[[ Data supplied open ]]

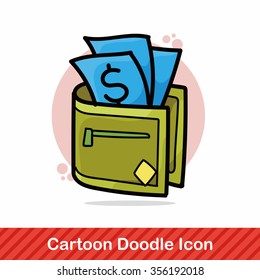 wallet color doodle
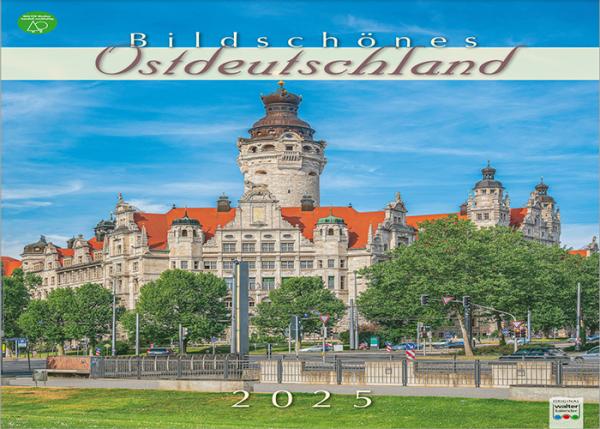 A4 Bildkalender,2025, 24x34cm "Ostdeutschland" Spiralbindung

[[ Data supplied closed ]]
[[ Data supplied open ]]

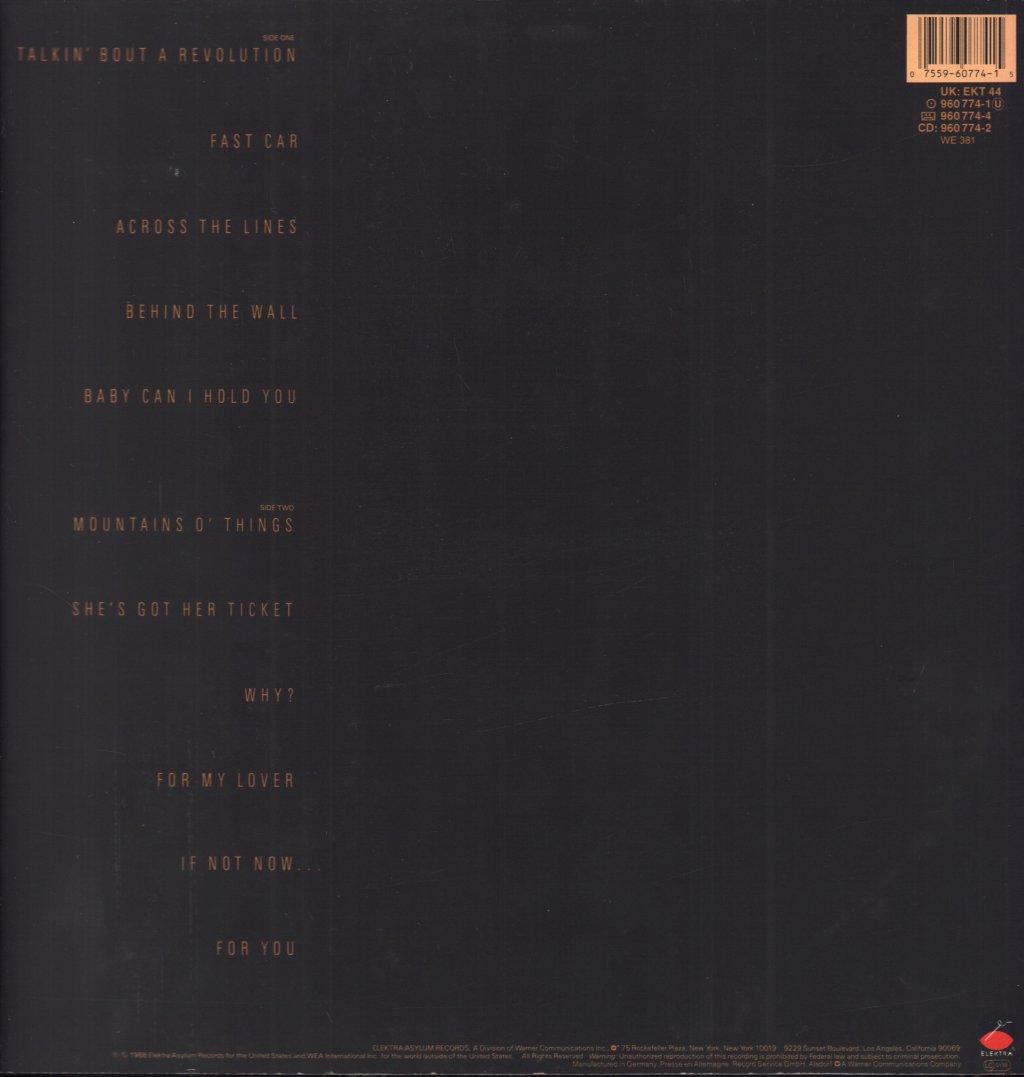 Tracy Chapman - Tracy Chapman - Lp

[[ Data supplied closed ]]

Problem to solve:
Set the pictures aside and retype exactly the lines above from the line with "wallet color doodle" to the line with "A4 Bildkalender,2025, 24x34cm", both included, adding no others.

Answer box:
 wallet color doodle
 A4 Bildkalender,2025, 24x34cm "Ostdeutschland" Spiralbindung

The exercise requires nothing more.